Concordando com Marcos Risério, meu lugar de fala é o Brasil. Posso falar pelos outros, sim, mesmo que esses outros nem imaginem as diferenças de condições econômicas que nos separam. Posso falar por uma ideia, uma perspectiva, um devaneio, um desassossego por utopias. É isto que a alienação nos tenta impedir: acreditar numa ideia, acreditar que nós fazemos nossa história, ainda que não em circunstâncias que escolhemos, como disse Marx.

De todas as espécies animais somente o ser humano pode pensar em alternativas de futuros. Entre todas as espécies de seres vivos, animais e plantas, nunca qualquer um se revelou mais cruel do que o ser humano. Se tivermos que falar de ética em qualquer arena da vida, temos que por no centro da reflexão a questão da crueldade humana.

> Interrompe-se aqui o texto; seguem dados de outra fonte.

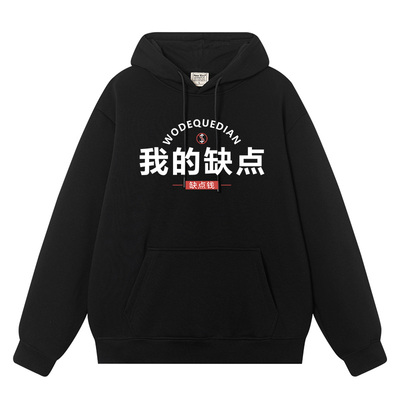 我的缺点是缺点钱秋冬加绒连帽卫衣文化衫秋冬装卫衣外套街头潮流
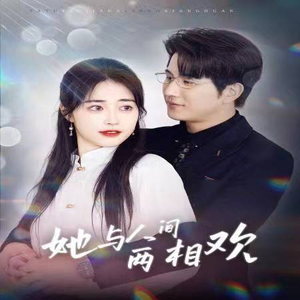 他要拽我入红尘(122集) 他要拽我入红尘(122集)全集都在这里了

Os que promovem a alienação dos outros tomaram de assalto o Brasil e ofenderiam alcateias e aves de rapina se assim fossem qualificados. Acham-se donos de uma terra ocupada. Como quem diz: chegamos primeiro! Conseguimos pelo voto! Para combater essa gente, sem uma ideia viva estamos mortos desde sempre. Fazer o que se acha impossível é mais do que possível e necessário. E para dissipar a gosma da alienação, nada mais luminoso do que essa frase de Goethe: “O homem deve perseverar na crença de que o incompreensível é compreensível; caso contrário, ele não pesquisaria.”